她嚇了一跳,正好前面的夏有標回頭,她這才注意到,這家伙連臉上都長起了紅疹。在外面,沒有領導在一邊,夏有標此時才放松下來,問她:“你有沒有……解酒的藥?”
溫群曉搖搖頭,然后她就看見,夏有標在她面前笑了笑,然后一頭栽到在她面前。
沒什么說的,之后她的助理趕到,溫群曉和助理兩個女人把他架到車上,送去了醫院。還好當年那個年代狗仔并不發達,不然她大半夜的送一個正在協議離婚的男士去醫院,不知道被罵成什么樣。
夏有標是酒精過敏。到醫院,醫生給他開了藥,還給他喂了水,讓他在醫院休息。畢竟溫群曉還有事情做,而且她也算是藝人,在醫院怕人認出來。所以送來醫院以后,吩咐助理照顧他。第二天夏有標醒了,從助理那里要到了電話,先表示了對她的感謝。并且說,一定要賠給她醫藥費,當面致謝。
溫群曉搖頭:“不用了,我也要謝謝你,幫我擋酒。”
“那不是為你擋的,那是為了我公司。”雖然夏有標這樣解釋,他后來也確實通過喝酒,成功的和領導連上線,但是,受人恩惠還是要知恩圖報的,這點溫群曉明白。
感謝當年那個年代,匯款業務不發達,轉賬很麻煩,也不能手機支付。他提出:“該給還是要給的,這是我做人的原則。如果你不方便的話,我可以親自去你公司給你。”
“不用了。”溫群曉猶豫一下,報了地址,“我下午八點前會在燕城電影制片廠這里。如果你來的話……”
“我一定能。”
掛了電話,溫群曉并沒有當一回事。而且她才剛剛和渣男前男友分手,更沒興趣去招惹一個還在談離婚的“渣男”,即使這個人幫了自己。電話打完她就投入工作里,把電話的事給放在腦后。晚上八點,準備回去的時候,天空正好下起了雨。
恰好今天因為下雨,助理來接她,遇上了堵車,車行緩慢。她在大門口的傳達室里等,剛站住沒多久,一個撐傘的男人走過來,探頭說:“師父,我要進去,請登記一下,我有個熟人在里面,她叫溫群曉。”

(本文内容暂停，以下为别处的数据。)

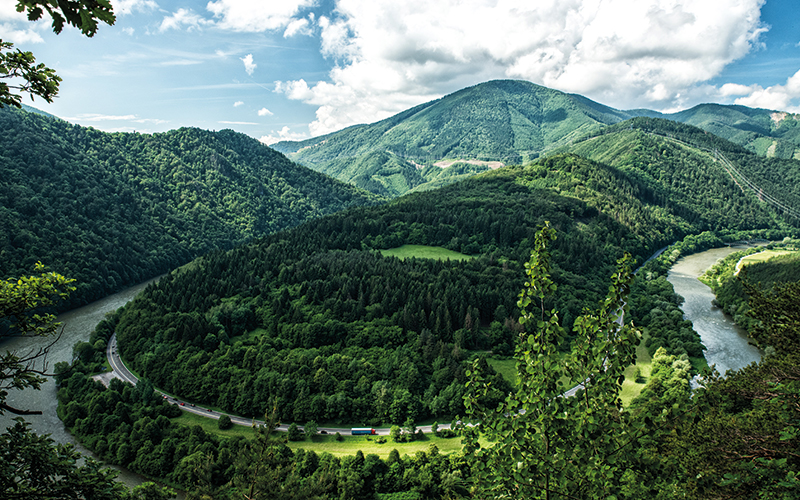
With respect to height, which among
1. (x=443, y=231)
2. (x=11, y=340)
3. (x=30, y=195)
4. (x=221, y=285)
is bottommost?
(x=11, y=340)

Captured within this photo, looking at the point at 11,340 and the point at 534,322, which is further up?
the point at 534,322

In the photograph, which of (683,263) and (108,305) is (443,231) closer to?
(683,263)

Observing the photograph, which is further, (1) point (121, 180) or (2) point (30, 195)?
(1) point (121, 180)

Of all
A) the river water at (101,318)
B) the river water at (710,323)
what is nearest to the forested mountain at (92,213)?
the river water at (101,318)

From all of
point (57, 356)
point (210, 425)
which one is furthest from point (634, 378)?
point (57, 356)

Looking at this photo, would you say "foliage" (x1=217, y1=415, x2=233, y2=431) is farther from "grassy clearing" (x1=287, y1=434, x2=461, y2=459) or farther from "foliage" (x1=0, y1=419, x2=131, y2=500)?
"foliage" (x1=0, y1=419, x2=131, y2=500)

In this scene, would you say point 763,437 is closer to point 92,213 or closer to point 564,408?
point 564,408

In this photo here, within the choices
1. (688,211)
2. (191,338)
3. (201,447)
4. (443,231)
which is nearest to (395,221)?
(443,231)

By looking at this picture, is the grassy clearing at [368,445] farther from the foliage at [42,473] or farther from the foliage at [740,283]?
the foliage at [740,283]
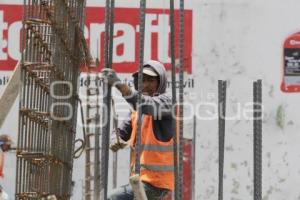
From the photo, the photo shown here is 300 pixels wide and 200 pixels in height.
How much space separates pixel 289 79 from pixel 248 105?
2.03 ft

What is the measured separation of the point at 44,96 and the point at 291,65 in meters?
5.31

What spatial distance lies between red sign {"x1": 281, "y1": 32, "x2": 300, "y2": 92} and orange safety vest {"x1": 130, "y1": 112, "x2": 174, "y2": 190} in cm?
567

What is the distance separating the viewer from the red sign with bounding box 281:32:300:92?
1098cm

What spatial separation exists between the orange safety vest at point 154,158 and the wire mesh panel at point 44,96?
0.86 m

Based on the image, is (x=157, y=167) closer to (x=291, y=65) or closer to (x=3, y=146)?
(x=3, y=146)

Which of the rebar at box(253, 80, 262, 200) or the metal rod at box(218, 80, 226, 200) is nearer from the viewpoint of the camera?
the rebar at box(253, 80, 262, 200)

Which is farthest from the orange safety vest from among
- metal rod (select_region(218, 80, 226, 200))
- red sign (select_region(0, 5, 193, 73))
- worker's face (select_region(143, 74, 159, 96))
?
red sign (select_region(0, 5, 193, 73))

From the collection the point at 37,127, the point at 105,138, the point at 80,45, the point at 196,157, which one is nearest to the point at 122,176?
the point at 196,157

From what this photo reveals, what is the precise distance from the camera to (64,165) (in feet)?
22.9

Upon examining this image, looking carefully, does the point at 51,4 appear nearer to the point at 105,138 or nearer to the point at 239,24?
the point at 105,138

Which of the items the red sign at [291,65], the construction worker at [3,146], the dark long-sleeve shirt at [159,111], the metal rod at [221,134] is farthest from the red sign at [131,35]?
the dark long-sleeve shirt at [159,111]

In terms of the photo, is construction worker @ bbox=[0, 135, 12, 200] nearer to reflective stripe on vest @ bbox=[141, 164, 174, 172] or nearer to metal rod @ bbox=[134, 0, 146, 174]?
reflective stripe on vest @ bbox=[141, 164, 174, 172]

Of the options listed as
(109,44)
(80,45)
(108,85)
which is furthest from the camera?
(80,45)

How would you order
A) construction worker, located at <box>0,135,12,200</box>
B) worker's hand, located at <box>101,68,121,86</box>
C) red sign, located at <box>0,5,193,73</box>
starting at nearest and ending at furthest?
worker's hand, located at <box>101,68,121,86</box>, construction worker, located at <box>0,135,12,200</box>, red sign, located at <box>0,5,193,73</box>
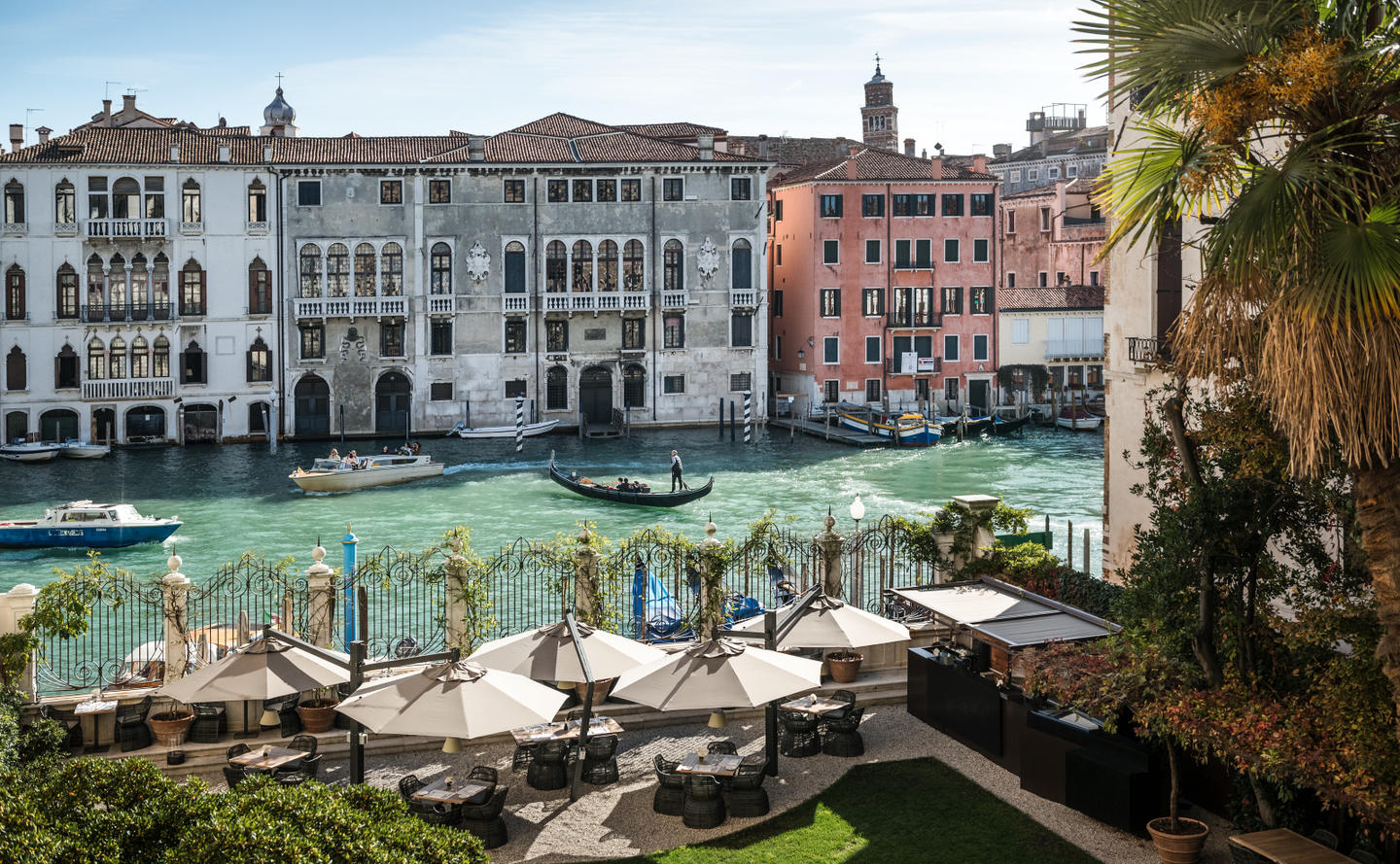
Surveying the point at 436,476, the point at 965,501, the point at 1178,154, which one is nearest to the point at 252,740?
the point at 965,501

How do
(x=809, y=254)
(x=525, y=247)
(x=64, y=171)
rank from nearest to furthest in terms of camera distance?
(x=64, y=171)
(x=525, y=247)
(x=809, y=254)

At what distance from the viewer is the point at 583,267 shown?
1833 inches

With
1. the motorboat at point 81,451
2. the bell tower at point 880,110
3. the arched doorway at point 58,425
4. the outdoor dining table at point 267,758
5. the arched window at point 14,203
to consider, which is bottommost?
the outdoor dining table at point 267,758

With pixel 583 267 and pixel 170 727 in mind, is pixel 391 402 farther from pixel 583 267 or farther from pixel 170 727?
pixel 170 727

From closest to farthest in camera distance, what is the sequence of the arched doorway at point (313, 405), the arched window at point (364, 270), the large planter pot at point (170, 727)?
the large planter pot at point (170, 727), the arched doorway at point (313, 405), the arched window at point (364, 270)

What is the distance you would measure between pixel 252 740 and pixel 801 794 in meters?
4.47

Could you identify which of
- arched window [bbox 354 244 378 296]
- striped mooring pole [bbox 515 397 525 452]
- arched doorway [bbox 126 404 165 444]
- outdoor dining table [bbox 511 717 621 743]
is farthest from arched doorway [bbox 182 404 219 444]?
outdoor dining table [bbox 511 717 621 743]

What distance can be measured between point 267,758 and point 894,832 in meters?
4.70

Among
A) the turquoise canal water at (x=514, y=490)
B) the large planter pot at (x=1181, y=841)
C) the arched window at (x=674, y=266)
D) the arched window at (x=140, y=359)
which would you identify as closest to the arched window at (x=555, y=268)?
the arched window at (x=674, y=266)

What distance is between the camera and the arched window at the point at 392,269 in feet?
149

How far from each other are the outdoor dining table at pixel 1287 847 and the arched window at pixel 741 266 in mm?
39374

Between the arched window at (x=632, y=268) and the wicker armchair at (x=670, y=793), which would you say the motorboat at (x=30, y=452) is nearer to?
the arched window at (x=632, y=268)

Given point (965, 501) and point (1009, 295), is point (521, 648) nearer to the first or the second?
point (965, 501)

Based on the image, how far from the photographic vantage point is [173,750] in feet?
37.1
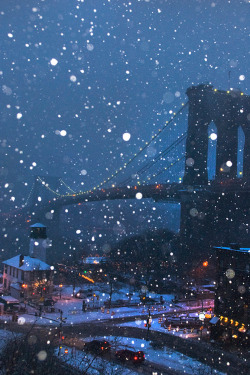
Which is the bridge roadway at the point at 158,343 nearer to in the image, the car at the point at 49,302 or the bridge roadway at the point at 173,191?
the car at the point at 49,302

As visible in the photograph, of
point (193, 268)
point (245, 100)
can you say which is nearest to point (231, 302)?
point (193, 268)

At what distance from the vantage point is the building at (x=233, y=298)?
63.5 ft

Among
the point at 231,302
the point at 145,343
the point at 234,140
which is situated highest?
the point at 234,140

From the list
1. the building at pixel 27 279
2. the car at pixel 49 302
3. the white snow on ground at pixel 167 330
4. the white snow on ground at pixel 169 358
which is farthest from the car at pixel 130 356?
the building at pixel 27 279

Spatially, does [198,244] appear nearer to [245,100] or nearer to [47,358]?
[245,100]

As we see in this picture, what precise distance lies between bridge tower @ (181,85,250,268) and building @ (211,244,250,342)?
57.9 feet

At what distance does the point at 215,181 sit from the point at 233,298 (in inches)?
1067

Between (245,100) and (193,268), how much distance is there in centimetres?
2814

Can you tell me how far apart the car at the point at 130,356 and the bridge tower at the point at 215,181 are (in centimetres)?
2474

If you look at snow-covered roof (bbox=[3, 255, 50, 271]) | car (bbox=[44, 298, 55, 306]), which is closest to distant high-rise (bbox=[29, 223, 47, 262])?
snow-covered roof (bbox=[3, 255, 50, 271])

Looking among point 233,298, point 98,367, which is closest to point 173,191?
point 233,298

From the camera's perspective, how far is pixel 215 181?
4603 centimetres

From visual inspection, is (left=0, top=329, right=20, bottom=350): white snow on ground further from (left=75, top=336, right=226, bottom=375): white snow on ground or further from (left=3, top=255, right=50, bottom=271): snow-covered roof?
(left=3, top=255, right=50, bottom=271): snow-covered roof

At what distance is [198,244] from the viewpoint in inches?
1775
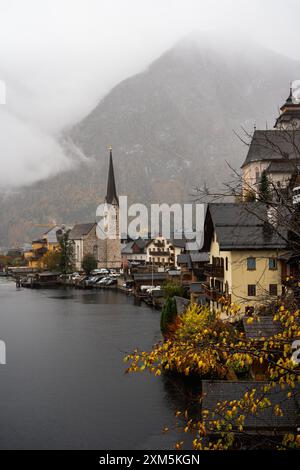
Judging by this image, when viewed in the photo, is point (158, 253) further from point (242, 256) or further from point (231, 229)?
point (231, 229)

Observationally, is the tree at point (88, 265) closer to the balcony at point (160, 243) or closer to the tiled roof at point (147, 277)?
the balcony at point (160, 243)

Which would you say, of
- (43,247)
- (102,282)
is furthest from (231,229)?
(43,247)

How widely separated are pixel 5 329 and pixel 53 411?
20368 mm

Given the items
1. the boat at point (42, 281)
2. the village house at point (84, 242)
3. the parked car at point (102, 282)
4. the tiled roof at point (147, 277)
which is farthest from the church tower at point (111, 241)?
the tiled roof at point (147, 277)

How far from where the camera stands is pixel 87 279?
81.7 m

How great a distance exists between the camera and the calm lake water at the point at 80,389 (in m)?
16.8

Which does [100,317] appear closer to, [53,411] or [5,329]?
[5,329]

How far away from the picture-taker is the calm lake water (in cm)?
1678

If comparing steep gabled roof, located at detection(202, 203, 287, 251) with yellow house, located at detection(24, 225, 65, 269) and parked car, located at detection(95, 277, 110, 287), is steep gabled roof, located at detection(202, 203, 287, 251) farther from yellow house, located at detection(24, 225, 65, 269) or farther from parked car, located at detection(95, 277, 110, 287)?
yellow house, located at detection(24, 225, 65, 269)

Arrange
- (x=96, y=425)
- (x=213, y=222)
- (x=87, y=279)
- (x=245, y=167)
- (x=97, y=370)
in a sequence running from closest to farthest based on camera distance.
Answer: (x=96, y=425)
(x=97, y=370)
(x=213, y=222)
(x=245, y=167)
(x=87, y=279)

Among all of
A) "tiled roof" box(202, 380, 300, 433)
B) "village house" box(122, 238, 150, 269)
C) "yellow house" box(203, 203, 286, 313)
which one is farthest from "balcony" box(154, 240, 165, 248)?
"tiled roof" box(202, 380, 300, 433)

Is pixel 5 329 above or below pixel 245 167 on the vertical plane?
below
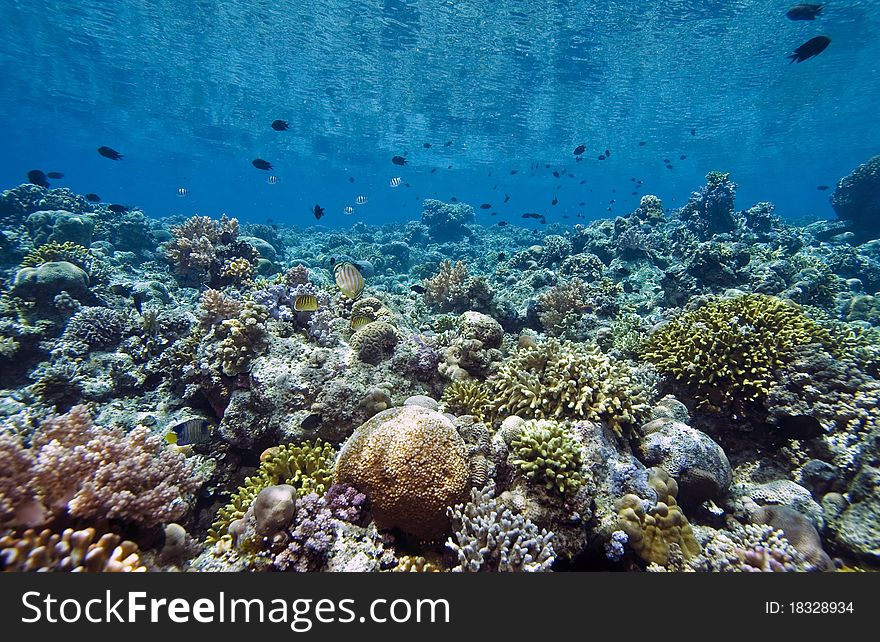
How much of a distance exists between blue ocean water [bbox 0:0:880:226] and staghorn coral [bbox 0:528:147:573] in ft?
46.9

剛說完,他就發現里面溫群曉正坐在這里,她起身,夏有標笑了笑,從口袋里掏出一個信封,上面規規矩矩的寫著:“醫藥費”。
“謝謝你,昨天晚上把我送到醫院,這是我欠你的醫藥費。”他大大方方的,也沒故意揩油,還笑:“這種好人好事,我是不是該送一面錦旗過來?表揚一下。”
“太客氣了,還特意跑來一趟。”
看到她在這里,夏有標還疑惑:“你是因為下雨所以沒走嗎?我開車來的,需不需要我送你?”